EXERCISE
Each and every line below goes into your answer unchanged, but leave out the images.
EXTRACTED RECORDS: Begin
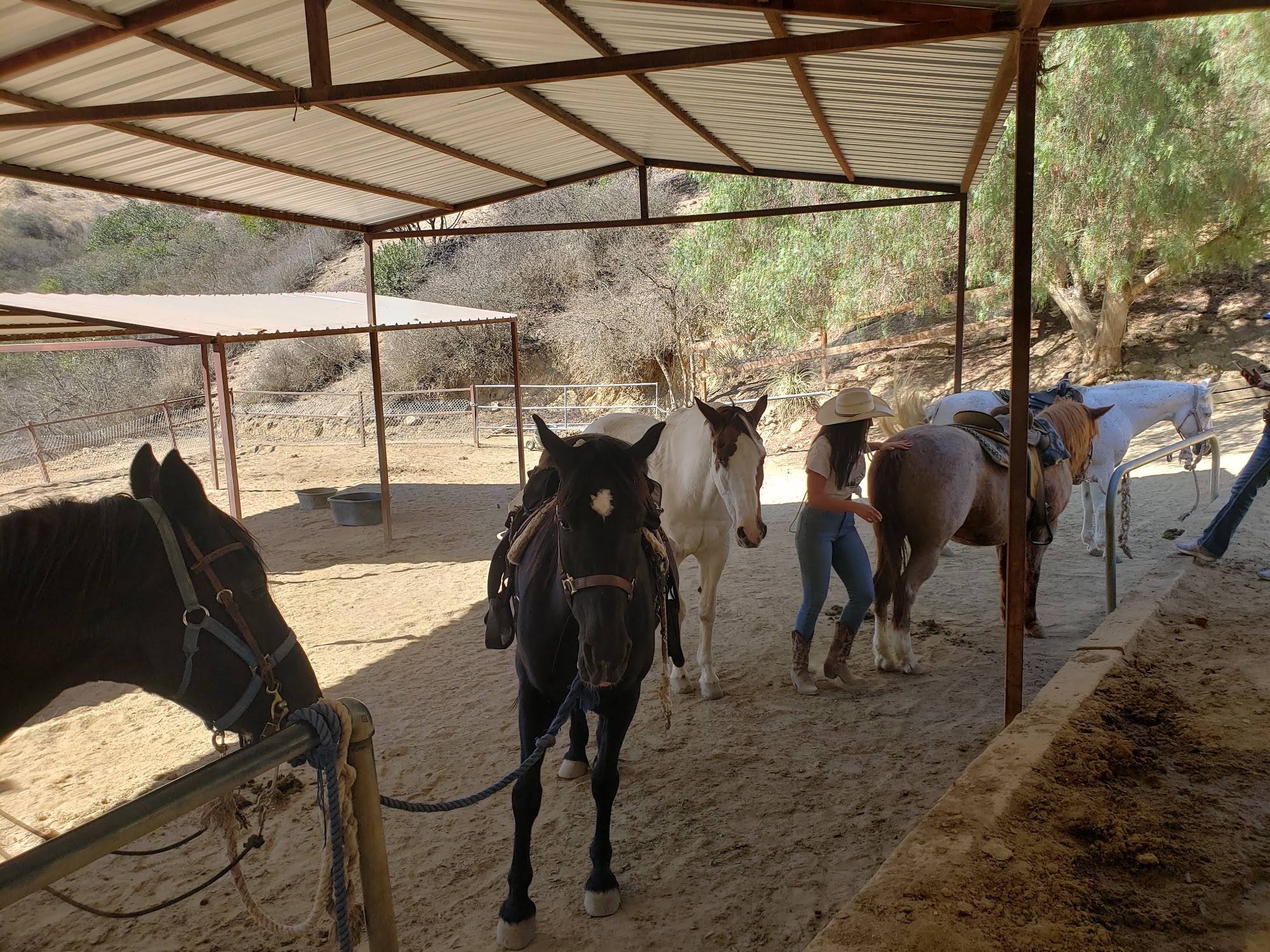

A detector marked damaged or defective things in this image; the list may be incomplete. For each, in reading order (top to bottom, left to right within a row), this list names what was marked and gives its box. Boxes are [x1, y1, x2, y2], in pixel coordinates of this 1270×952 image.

rusty steel beam [20, 0, 123, 28]
rusty steel beam [0, 0, 236, 81]
rusty steel beam [0, 161, 366, 232]
rusty steel beam [0, 88, 452, 211]
rusty steel beam [302, 0, 330, 87]
rusty steel beam [140, 28, 546, 187]
rusty steel beam [348, 0, 645, 166]
rusty steel beam [0, 20, 1006, 129]
rusty steel beam [538, 0, 752, 174]
rusty steel beam [381, 192, 955, 239]
rusty steel beam [605, 0, 1001, 26]
rusty steel beam [762, 10, 853, 180]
EXTRACTED RECORDS: End
COMPLETED EXERCISE
A detector marked damaged or defective things in this image; the list may be incomplete. For each, in reading order (top to bottom, left to right within a row), this list names what was marked and gives its box. Boxes are [x1, y1, x2, y2], in pixel coordinates of this 1270×952 image.

rusty steel beam [20, 0, 123, 28]
rusty steel beam [0, 0, 236, 81]
rusty steel beam [0, 161, 366, 232]
rusty steel beam [0, 88, 452, 211]
rusty steel beam [302, 0, 330, 87]
rusty steel beam [140, 28, 546, 187]
rusty steel beam [348, 0, 645, 166]
rusty steel beam [0, 20, 1006, 129]
rusty steel beam [538, 0, 752, 174]
rusty steel beam [381, 192, 955, 239]
rusty steel beam [605, 0, 1001, 26]
rusty steel beam [762, 10, 853, 180]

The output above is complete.